DeepMind – Google’s Approach to Artificial Intelligence
Artificial intelligence is a very current topic, and we have had several posts about AI. We will mention just a few: (ChatGPT, MaxAI, VeniceAI). In this post, we focus on the projects of a company dedicated to the study of deep learning and artificial intelligence. DeepMind is a company founded in 2010 and was acquired by Google in 2014, which officially marked Google’s significant entry into this now highly relevant field.
The Origin and Development of DeepMind
The explicit idea of the DeepMind project is to use artificial intelligence to improve various areas of human life: health, work, play, etc. This would be achieved using artificial general intelligence (AGI) as opposed to narrowly specialized AI systems. DeepMind combines knowledge from mathematics, neurology, computer science, machine learning, and simulations.

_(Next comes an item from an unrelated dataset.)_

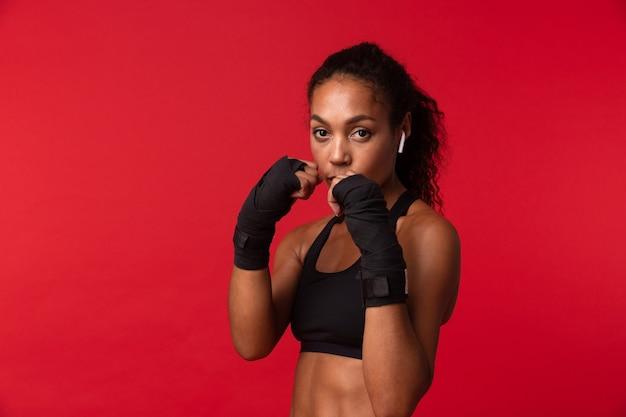 彼女の手にスポーツ包帯、赤い壁の上に分離された黒いスポーツウェアボクシングの強いアフリカ系アメリカ人女性の肖像画
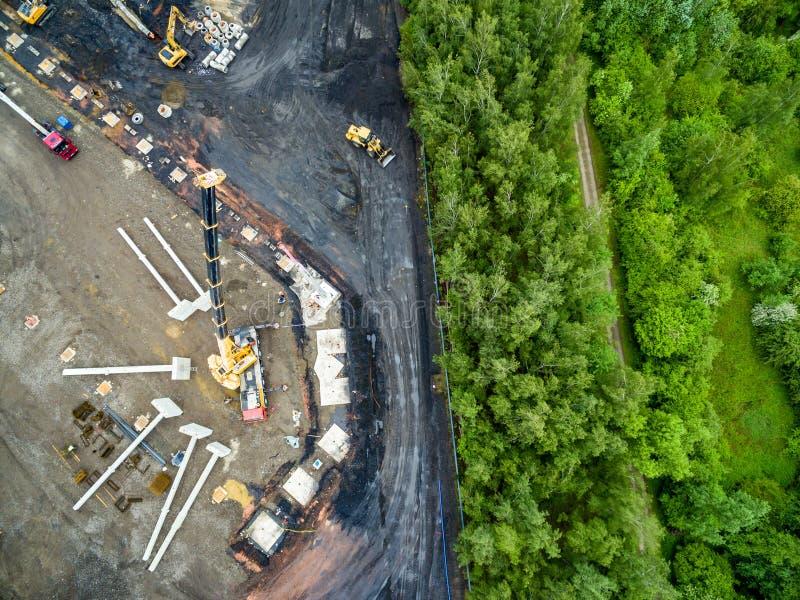 安装巨大的钢筋混凝土堆的巨大的起重机鸟瞰图在工地工作 免版税库存图片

Today, DeepMind consists of two major units – laboratories: Google Brain and DeepMind, which work together. Google Brain was founded in 2011 with the idea of making Google products and services accessible to as many people as possible through artificial intelligence. Its inventions include open-source programs JAX and TensorFlow. In 2017, Google Brain invented the Transformer architecture, which is the basis of most language models today.
DeepMind has had a large number of more or less significant projects. Here are just a few of the most successful ones:
AlphaGo is a program that uses AI to play Go (this strategy game is considered more complex than chess in terms of possible moves). In 2016, AlphaGo managed to defeat the world champion.
AlphaGo Zero learned to play Go solely based on artificial intelligence, without any human-provided procedures.
AlphaCode is a tool for autonomous programming with results that often surpass human capabilities. It has won programming competitions.
AlphaFold predicts the 3D structure of proteins from amino acid sequences, making a significant contribution to medicine, biology, and pharmacy. AlphaFold Database is a database with predicted 3D protein structures.
DeepMind Health collaborates with hospitals in the UK, assisting in diagnosing and predicting various diseases, thereby aiding healthcare.
WaveNet generates realistic human speech, changing the way we interact with computers.
Gato is an example of artificial general intelligence (AGI) that can create text, play games, or manipulate objects.
The part of the DeepMind company visible to the public directs its development in three main directions, which we will briefly present:
DeepMind assistant – Gemini
Gemini is a new version of a digital assistant that provides a wide range of services using artificial intelligence. It is used for internet searches, where questions can now be formulated in natural human language. Gemini also serves as a translator, somewhat like an enhanced Google Translate. You can converse with Gemini like any other AI chatbot. It can answer complex questions and assist with various tasks by providing advice, reminding you of obligations, or writing emails independently. Gemini is trained on a large amount of data to recognize the context of questions well. The model is constantly updated and belongs to the group of comprehensive assistants.
Project Astra is based on the Gemini model. The idea is to use artificial intelligence, cameras, speakers, and other inputs to locate objects in the environment and help optimize their use.
DeepMind image generator – Imagen 3
Imagen 3 is Google’s model for generating images from text. It is capable of creating more realistic details and managing lighting well. It has a wide range of visual styles and can produce simple sketches or high-resolution images. Currently, it is in the pre-release phase within ImageFX. It understands textual descriptions given by the user well and embeds a watermark at the pixel level that the human eye cannot see. Much work has been done on query filters to increase the safety of the output images’ content. Imagen 3 is expected to become widely used in a broad spectrum of Google services and products soon.
DeepMind video generator – Veo
Veo is Google’s new model for generating video content. It creates high-resolution videos that can last longer than a minute. Like the previous two models, it is based on a good understanding of natural language. As input, besides text, you can use an image or a combination of image and text. Veo applies a range of cinematic styles and follows textual queries to the finest details. It is not yet publicly available, and interested parties can join a waiting list. Its application is expected to be found in many areas, from visual storytelling to education.
The Future of DeepMind
It is evident that AI systems are now solving tasks that were recently considered unattainable for humans, let alone machines. This brings up several important issues, such as job loss, potential misuse, and ethical concerns. DeepMind has a dedicated ethics team, emphasizing awareness of these ethical issues. They strive to reduce their energy footprint and contribute to sustainable development, which is very much in vogue now.
The competition in the AI market is currently fierce, and it will undoubtedly become even more intense in the future. It is clear that DeepMind will do everything to remain at the forefront of the AI revolution, regardless of ethics, sustainable development, and energy footprint. The open question remains: Does DeepMind, backed by the power of the company behind it, contribute to overall progress, or does it stifle and buy out the ideas of other creative individuals and companies?
With these three current projects, DeepMind has positioned itself in the most attractive part of the AI market. In the coming period, we can expect significant integrations of artificial intelligence with robotics and medicine. Google will certainly not miss these changes.